Apps Hungarian allows you to encode information about the value a variable
contains which you can't capture in the type system.

For example, imagine you're writing a program which handles user input. You
need to distinguish between Sanitized Strings and Unsanitized Strings because
if you don't, you open yourself up to security problems. Absent a way to
extend the type system to put this information in a type, you do this:

    
    
        char *usStr; /* An Unsanitized String */
    
        char *snStr; /* A SaNitized string */
    

You add a couple letters to the beginnings of the variable names to encode
what the type system doesn't.

You can see that if you have a line of code which says:

    
    
        snStr = usStr;
    

it is wrong, and your brain can print a full-color warning message with
highlighting.

Bottom Line: Apps Hungarian makes it easier for _you_ to be the type checker.

> I didn't really follow your Pascal example explanation of this, you first
> mentioned "because it tells you if the type system can be used to enforce
> invariants." But the went on to talk about array lengths. How does whether
> or not the invariants are enforced by the type system help you answer the
> question of whether or not it maps to the problem domain? Might you be able
> to provide another example? Thanks.

Array lengths are an invariant. They're just one I don't care about, because
nothing in the problem domain is modeled by how long a given array is. The
_contents_ of those arrays are much more important, and the types should vary
based on that, instead.

A somewhat simplistic example:

You have a program which prints travel itineraries for people who must be
addressed _correctly_ along the way, where _correctly_ means using their
prenomial and postnomial titles. For example "Dr. Mary Richards, Ph.D." would
be insulted to be merely "Mary Richards" or "Dr. Mary Richards, MD". You also
have to print route information, which is a list of towns and states, like
"Baltimore, MD".

Therefore, you have to ensure three things: Prenomials are always _prepended_
to names, postnomials are always _appended_ to names, and town names are
always suffixed with state abbreviations.

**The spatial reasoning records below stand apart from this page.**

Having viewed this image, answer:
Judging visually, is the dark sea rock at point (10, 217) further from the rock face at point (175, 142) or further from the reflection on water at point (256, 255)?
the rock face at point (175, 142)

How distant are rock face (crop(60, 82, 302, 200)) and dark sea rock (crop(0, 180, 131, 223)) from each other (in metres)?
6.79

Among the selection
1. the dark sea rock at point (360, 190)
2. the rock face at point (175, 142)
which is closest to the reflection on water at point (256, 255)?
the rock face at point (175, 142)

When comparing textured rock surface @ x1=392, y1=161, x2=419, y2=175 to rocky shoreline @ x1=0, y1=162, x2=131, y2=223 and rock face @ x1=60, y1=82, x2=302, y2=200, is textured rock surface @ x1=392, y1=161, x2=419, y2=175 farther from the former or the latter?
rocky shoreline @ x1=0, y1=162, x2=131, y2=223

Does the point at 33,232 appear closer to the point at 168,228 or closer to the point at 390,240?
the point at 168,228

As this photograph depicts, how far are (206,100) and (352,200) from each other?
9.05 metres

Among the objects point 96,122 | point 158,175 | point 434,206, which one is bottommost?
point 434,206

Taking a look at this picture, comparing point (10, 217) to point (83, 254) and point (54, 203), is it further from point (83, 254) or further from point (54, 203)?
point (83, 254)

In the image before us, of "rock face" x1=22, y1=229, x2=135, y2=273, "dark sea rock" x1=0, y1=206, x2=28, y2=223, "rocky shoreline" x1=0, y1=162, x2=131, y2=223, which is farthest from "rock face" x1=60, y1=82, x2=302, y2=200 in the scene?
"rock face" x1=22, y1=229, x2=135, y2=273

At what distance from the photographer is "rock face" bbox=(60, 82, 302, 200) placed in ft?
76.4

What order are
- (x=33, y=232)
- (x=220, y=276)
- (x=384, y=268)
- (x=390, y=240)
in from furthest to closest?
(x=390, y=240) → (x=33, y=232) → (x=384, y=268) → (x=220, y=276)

Oh, and if you print a name without
prenomials and postnomials, you'll not escape unscathed.

Wouldn't it be nice if the type system were capable of keeping track of which
strings were prenomials, postnomials, personal names, town names, and state
abbreviations, to ensure you never try to append a state abbreviation onto a
personal name, and never try to print a personal name alone? _Those_ are the
kinds of _interesting_ invariants I'm talking about.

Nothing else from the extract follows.